Gabriela Menchaca and her boyfriend Edwin Saucedo work for the biggest employer in the area, the Detmer Foods chicken processing plant. Their days are brutally hard, on their feet for more hours than they are paid, their hands aching from having to repeatedly wrench chicken carcasses apart on a line that gets faster and faster, where workers resort to wearing diapers because there are no bathroom breaks. Gabby and Edwin, both undocumented and fearful of deportation, have a future planned out – in five years if they've saved up enough they can move away – but meanwhile, their life is one, long grind, one that was made more grim when Gabriela's pregnancy ended in a miscarriage brought on by harsh working conditions.
In the same Arkansas town, Mimi and Luke Jackson have everything Gabriela and Edwin dream of, and more. As the manager of the chicken processing plant, Luke earns enough to own a huge home and expensive cars. His wife stays home with their infant son, her luxurious life weighed down by isolation and postpartum depression. Luke is ambitious and plans to move up, but meanwhile he has an inspection to pass. That morning, to show he's a hard-nosed boss worthy of promotion, he publicly fires Edwin so other employees don't follow his example of agitating for the overtime wages that are routinely stolen from the workers. When Mimi hurries to the plant to hand over a briefcase Luke left behind, Edwin impulsively takes their baby and goes on the run, an act of desperation that lands them all in a world of trouble.
The plot is expertly assembled like a fine Swiss watch, the pace is relentless, and the dilemma unfolds moment by moment. But that doesn't detract from finely wrought characters and a memorable, even scorching setting, and that's what lingers when the action is resolved. Perhaps the most touching line in the book is in the dedication: "for my first-block students who couldn't stay awake; now I know why."
BROILER could be called rural noir, but it doesn't indulge in the artful cynicism of classic noir, where the women are duplicitous sirens leading men down a dark path.
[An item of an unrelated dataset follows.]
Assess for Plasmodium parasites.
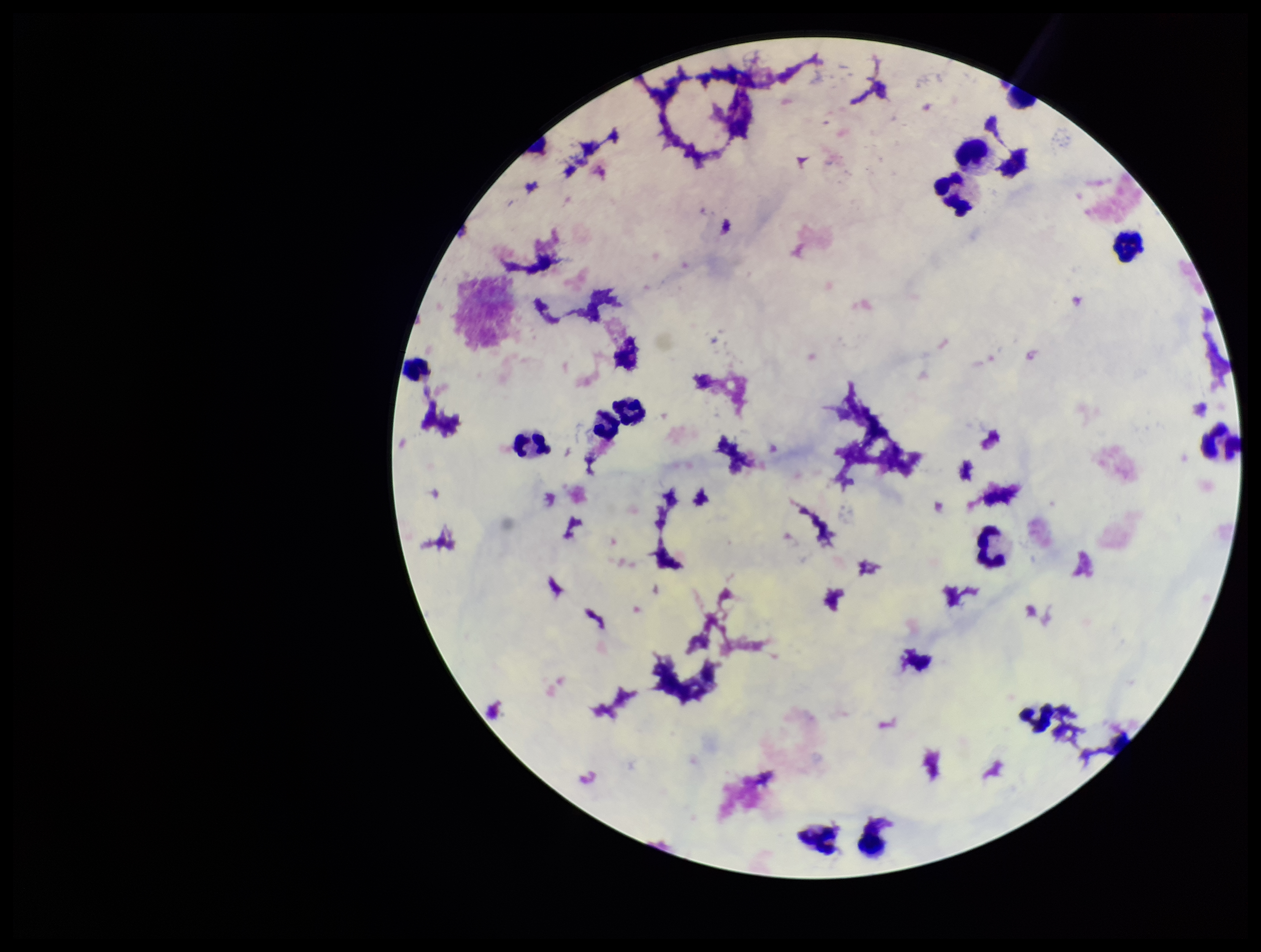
Here, it's the women who are the ones with a moral compass, ultimately throwing a wrench in the noir trajectory of things always lurching from bad to worse.
Cranor has devised a pulse-pounding narrative but in the end his story is about how wealth and corporate power have turned the American dream for so many into a nightmare. And while it may put you off buying that tempting rotisserie chicken the next time you're at the store, it's well worth the sacrifice.
§ Barbara Fister is an academic librarian, columnist, and author of the Anni Koskinen mystery series.